## Page text
-- BEGIN --

Tuesday 23 February 2010

#23 Valentine's Day



One of the main tenets of sinistry is that it confers on its instigator a hidden sexual advantage - leverage for deviancy that is clear to everyone bar its victim, who instead simply thinks the sinstigator is being ‘kind’, ‘generous’, ‘thoughtful’ or, worst of all, ‘lovely’. There is no more telling sign that sinistry is at hand than the recipient (often female) saying to her friends (also usually female): “Oh yeah thanks it was really lovely, he was so thoughtful and sweet”.


In fact, he (as it usually is) was being neither sweet nor lovely. He was being deeply sinister. You might say he was being thoughtful, but only in the sense that he had successfully conjured a plan that combined in the correct measure financial generosity, emotional blackmail and some kind of horrendous faux-cultural visitation, and then executed this plan efficiently. Not thoughtful out of consideration for her feelings, except if you count offering her dignity sufficient anasthetic for what he has in mind for later.


Valentine’s Day is without doubt the yearly highpoint of this behaviour. Though in the weeks leading up both men and women will say things like “oh we never do anything for Valentine’s Day, it’s so commercial”, or “we’re just going to have pasta and watch a DVD at home”. Neither of these is remotely true. Firstly, no self-respecting Western woman has eaten pasta since 2002, and secondly the men have in fact been working feverishly to draw up an itinerary of unparalleled sinistry. Mini-breaks are considered and then dumped on grounds of cost, lavish meals served on heart-shaped plates are booked. Theatre tickets to see terrible shows are arranged, and treasure trails laid around Royal Parks. Hotel rooms are booked around the corner. Why? So that for one night the happy couple can go on a mini-break to the Deviant’s Republic of Sinistry, just like all the other couples.


Men do not do this because they are thinking “it’ll be nice to give her a nice day and make her feel special” They do this because they are thinking “It’ll be nice to fuck her in the ass after tying her spread-eagled and gagged to the rickety aluminium bedposts of the Southwold Premier Inn and get away with it”. As the famous saying goes, it’s not degrading if you’ve been taken to the Botanical Gardens that day.

-- END --

## Set exercise 1
Render this sentence from the Valentine's Day post in Spanish: "Valentine’s Day is without doubt the yearly highpoint of this behaviour."
## Set exercise 2
Answer these questions using the Valentine's Day post:
(a) Since what year, according to the post, has no self-respecting Western woman eaten pasta?
(b) What name does the post give to the place the happy couple visits on their one-night mini-break?
(c) In the famous saying quoted in the final paragraph, where has one been taken that day?
Rely solely on the Valentine's Day post when responding.

## Saved data entries
-- BEGIN --

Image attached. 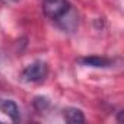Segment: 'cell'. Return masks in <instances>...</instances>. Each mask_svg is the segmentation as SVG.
<instances>
[{"label": "cell", "mask_w": 124, "mask_h": 124, "mask_svg": "<svg viewBox=\"0 0 124 124\" xmlns=\"http://www.w3.org/2000/svg\"><path fill=\"white\" fill-rule=\"evenodd\" d=\"M42 10L47 18L53 21H61L72 10V6L67 0H44Z\"/></svg>", "instance_id": "obj_1"}, {"label": "cell", "mask_w": 124, "mask_h": 124, "mask_svg": "<svg viewBox=\"0 0 124 124\" xmlns=\"http://www.w3.org/2000/svg\"><path fill=\"white\" fill-rule=\"evenodd\" d=\"M48 67L44 61H34L32 64L26 66V69L22 72V80L23 82H41L47 78Z\"/></svg>", "instance_id": "obj_2"}, {"label": "cell", "mask_w": 124, "mask_h": 124, "mask_svg": "<svg viewBox=\"0 0 124 124\" xmlns=\"http://www.w3.org/2000/svg\"><path fill=\"white\" fill-rule=\"evenodd\" d=\"M0 111L6 114L12 121H19V108L10 99H0Z\"/></svg>", "instance_id": "obj_3"}, {"label": "cell", "mask_w": 124, "mask_h": 124, "mask_svg": "<svg viewBox=\"0 0 124 124\" xmlns=\"http://www.w3.org/2000/svg\"><path fill=\"white\" fill-rule=\"evenodd\" d=\"M80 63L85 66H91V67H108L111 64V61L105 57H98V55H89V57H83L80 58Z\"/></svg>", "instance_id": "obj_4"}, {"label": "cell", "mask_w": 124, "mask_h": 124, "mask_svg": "<svg viewBox=\"0 0 124 124\" xmlns=\"http://www.w3.org/2000/svg\"><path fill=\"white\" fill-rule=\"evenodd\" d=\"M64 114V120L67 121V123H70V124H82V123H85V117H83V114H82V111L80 109H78V108H66L64 111H63Z\"/></svg>", "instance_id": "obj_5"}, {"label": "cell", "mask_w": 124, "mask_h": 124, "mask_svg": "<svg viewBox=\"0 0 124 124\" xmlns=\"http://www.w3.org/2000/svg\"><path fill=\"white\" fill-rule=\"evenodd\" d=\"M34 105H35V108H37V109L42 111V109L48 105V101H47V98H41V96H38V98H35Z\"/></svg>", "instance_id": "obj_6"}, {"label": "cell", "mask_w": 124, "mask_h": 124, "mask_svg": "<svg viewBox=\"0 0 124 124\" xmlns=\"http://www.w3.org/2000/svg\"><path fill=\"white\" fill-rule=\"evenodd\" d=\"M10 2H18V0H10Z\"/></svg>", "instance_id": "obj_7"}]
</instances>
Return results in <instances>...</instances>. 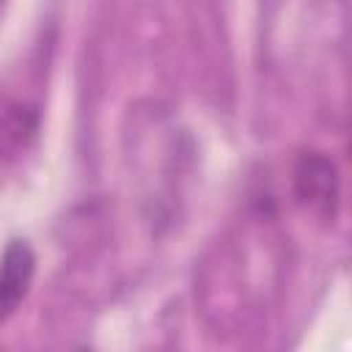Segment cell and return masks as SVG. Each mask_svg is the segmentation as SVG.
Returning <instances> with one entry per match:
<instances>
[{
  "label": "cell",
  "instance_id": "3957f363",
  "mask_svg": "<svg viewBox=\"0 0 352 352\" xmlns=\"http://www.w3.org/2000/svg\"><path fill=\"white\" fill-rule=\"evenodd\" d=\"M0 6H3V0H0Z\"/></svg>",
  "mask_w": 352,
  "mask_h": 352
},
{
  "label": "cell",
  "instance_id": "7a4b0ae2",
  "mask_svg": "<svg viewBox=\"0 0 352 352\" xmlns=\"http://www.w3.org/2000/svg\"><path fill=\"white\" fill-rule=\"evenodd\" d=\"M36 256L25 239H11L0 256V324L16 311L25 300L28 286L33 280Z\"/></svg>",
  "mask_w": 352,
  "mask_h": 352
},
{
  "label": "cell",
  "instance_id": "6da1fadb",
  "mask_svg": "<svg viewBox=\"0 0 352 352\" xmlns=\"http://www.w3.org/2000/svg\"><path fill=\"white\" fill-rule=\"evenodd\" d=\"M294 190H297V198L319 212L322 217L333 214L336 204H338V173H336V165L324 157V154H302L300 162H297V170H294Z\"/></svg>",
  "mask_w": 352,
  "mask_h": 352
}]
</instances>
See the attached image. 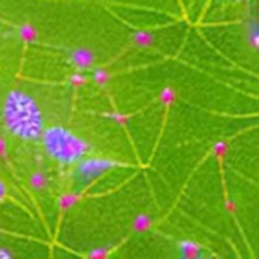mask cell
Instances as JSON below:
<instances>
[{
  "label": "cell",
  "mask_w": 259,
  "mask_h": 259,
  "mask_svg": "<svg viewBox=\"0 0 259 259\" xmlns=\"http://www.w3.org/2000/svg\"><path fill=\"white\" fill-rule=\"evenodd\" d=\"M39 138L46 153L61 165H74L90 152V144L82 137L61 124L44 127Z\"/></svg>",
  "instance_id": "obj_2"
},
{
  "label": "cell",
  "mask_w": 259,
  "mask_h": 259,
  "mask_svg": "<svg viewBox=\"0 0 259 259\" xmlns=\"http://www.w3.org/2000/svg\"><path fill=\"white\" fill-rule=\"evenodd\" d=\"M5 196H6V187H5V184L0 181V202L5 199Z\"/></svg>",
  "instance_id": "obj_5"
},
{
  "label": "cell",
  "mask_w": 259,
  "mask_h": 259,
  "mask_svg": "<svg viewBox=\"0 0 259 259\" xmlns=\"http://www.w3.org/2000/svg\"><path fill=\"white\" fill-rule=\"evenodd\" d=\"M73 62L79 68H88L93 65V55L88 50H76L73 52Z\"/></svg>",
  "instance_id": "obj_4"
},
{
  "label": "cell",
  "mask_w": 259,
  "mask_h": 259,
  "mask_svg": "<svg viewBox=\"0 0 259 259\" xmlns=\"http://www.w3.org/2000/svg\"><path fill=\"white\" fill-rule=\"evenodd\" d=\"M74 182L76 185H88L102 175L108 173L112 170L117 164L115 161L111 159H103V158H83L77 164H74Z\"/></svg>",
  "instance_id": "obj_3"
},
{
  "label": "cell",
  "mask_w": 259,
  "mask_h": 259,
  "mask_svg": "<svg viewBox=\"0 0 259 259\" xmlns=\"http://www.w3.org/2000/svg\"><path fill=\"white\" fill-rule=\"evenodd\" d=\"M2 117L6 129L15 138L24 141L39 140L46 127L41 108L21 90H12L8 93L3 102Z\"/></svg>",
  "instance_id": "obj_1"
},
{
  "label": "cell",
  "mask_w": 259,
  "mask_h": 259,
  "mask_svg": "<svg viewBox=\"0 0 259 259\" xmlns=\"http://www.w3.org/2000/svg\"><path fill=\"white\" fill-rule=\"evenodd\" d=\"M235 2H243V0H235Z\"/></svg>",
  "instance_id": "obj_6"
}]
</instances>
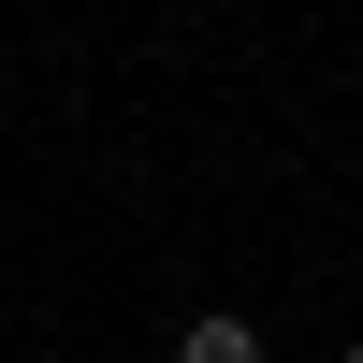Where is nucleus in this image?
I'll return each instance as SVG.
<instances>
[{
	"label": "nucleus",
	"instance_id": "obj_2",
	"mask_svg": "<svg viewBox=\"0 0 363 363\" xmlns=\"http://www.w3.org/2000/svg\"><path fill=\"white\" fill-rule=\"evenodd\" d=\"M349 363H363V335H349Z\"/></svg>",
	"mask_w": 363,
	"mask_h": 363
},
{
	"label": "nucleus",
	"instance_id": "obj_1",
	"mask_svg": "<svg viewBox=\"0 0 363 363\" xmlns=\"http://www.w3.org/2000/svg\"><path fill=\"white\" fill-rule=\"evenodd\" d=\"M174 363H277V349H262V320H233V306H203L189 335H174Z\"/></svg>",
	"mask_w": 363,
	"mask_h": 363
}]
</instances>
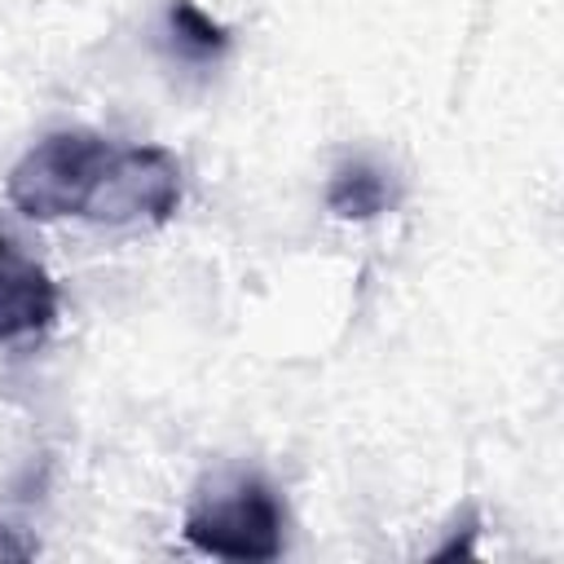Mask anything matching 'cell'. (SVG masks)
Returning a JSON list of instances; mask_svg holds the SVG:
<instances>
[{
    "mask_svg": "<svg viewBox=\"0 0 564 564\" xmlns=\"http://www.w3.org/2000/svg\"><path fill=\"white\" fill-rule=\"evenodd\" d=\"M110 141L97 132H53L18 159L9 172V203L31 220L84 216L88 194L110 159Z\"/></svg>",
    "mask_w": 564,
    "mask_h": 564,
    "instance_id": "obj_1",
    "label": "cell"
},
{
    "mask_svg": "<svg viewBox=\"0 0 564 564\" xmlns=\"http://www.w3.org/2000/svg\"><path fill=\"white\" fill-rule=\"evenodd\" d=\"M286 511L260 476H242L220 494H203L185 516V542L216 560H278Z\"/></svg>",
    "mask_w": 564,
    "mask_h": 564,
    "instance_id": "obj_2",
    "label": "cell"
},
{
    "mask_svg": "<svg viewBox=\"0 0 564 564\" xmlns=\"http://www.w3.org/2000/svg\"><path fill=\"white\" fill-rule=\"evenodd\" d=\"M181 207V159L163 145L110 150L84 220L97 225H163Z\"/></svg>",
    "mask_w": 564,
    "mask_h": 564,
    "instance_id": "obj_3",
    "label": "cell"
},
{
    "mask_svg": "<svg viewBox=\"0 0 564 564\" xmlns=\"http://www.w3.org/2000/svg\"><path fill=\"white\" fill-rule=\"evenodd\" d=\"M57 282L26 256H18L9 242L0 251V344L40 335L57 317Z\"/></svg>",
    "mask_w": 564,
    "mask_h": 564,
    "instance_id": "obj_4",
    "label": "cell"
},
{
    "mask_svg": "<svg viewBox=\"0 0 564 564\" xmlns=\"http://www.w3.org/2000/svg\"><path fill=\"white\" fill-rule=\"evenodd\" d=\"M167 35L185 62H216L229 48V26H220L194 0H167Z\"/></svg>",
    "mask_w": 564,
    "mask_h": 564,
    "instance_id": "obj_5",
    "label": "cell"
},
{
    "mask_svg": "<svg viewBox=\"0 0 564 564\" xmlns=\"http://www.w3.org/2000/svg\"><path fill=\"white\" fill-rule=\"evenodd\" d=\"M326 207L339 220H375L388 207V185L370 163H348L326 185Z\"/></svg>",
    "mask_w": 564,
    "mask_h": 564,
    "instance_id": "obj_6",
    "label": "cell"
},
{
    "mask_svg": "<svg viewBox=\"0 0 564 564\" xmlns=\"http://www.w3.org/2000/svg\"><path fill=\"white\" fill-rule=\"evenodd\" d=\"M476 533H480V520H476V511H467L463 516V533H454L445 546H436L432 551V560H454V555H476Z\"/></svg>",
    "mask_w": 564,
    "mask_h": 564,
    "instance_id": "obj_7",
    "label": "cell"
},
{
    "mask_svg": "<svg viewBox=\"0 0 564 564\" xmlns=\"http://www.w3.org/2000/svg\"><path fill=\"white\" fill-rule=\"evenodd\" d=\"M40 546L31 542V538H18V529H9L4 520H0V560H31Z\"/></svg>",
    "mask_w": 564,
    "mask_h": 564,
    "instance_id": "obj_8",
    "label": "cell"
}]
</instances>
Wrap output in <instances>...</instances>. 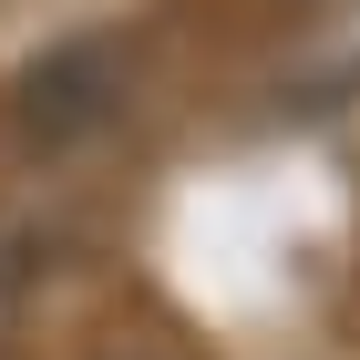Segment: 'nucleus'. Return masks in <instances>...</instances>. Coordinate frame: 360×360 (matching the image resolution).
Listing matches in <instances>:
<instances>
[{"label":"nucleus","instance_id":"nucleus-1","mask_svg":"<svg viewBox=\"0 0 360 360\" xmlns=\"http://www.w3.org/2000/svg\"><path fill=\"white\" fill-rule=\"evenodd\" d=\"M113 360H144V350H113Z\"/></svg>","mask_w":360,"mask_h":360}]
</instances>
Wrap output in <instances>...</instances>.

-- END --

## Solution 1
El Día de San Valentín es, sin duda, el punto culminante anual de este comportamiento.

## Solution 2
(a) 2002
(b) The Deviant’s Republic of Sinistry
(c) The Botanical Gardens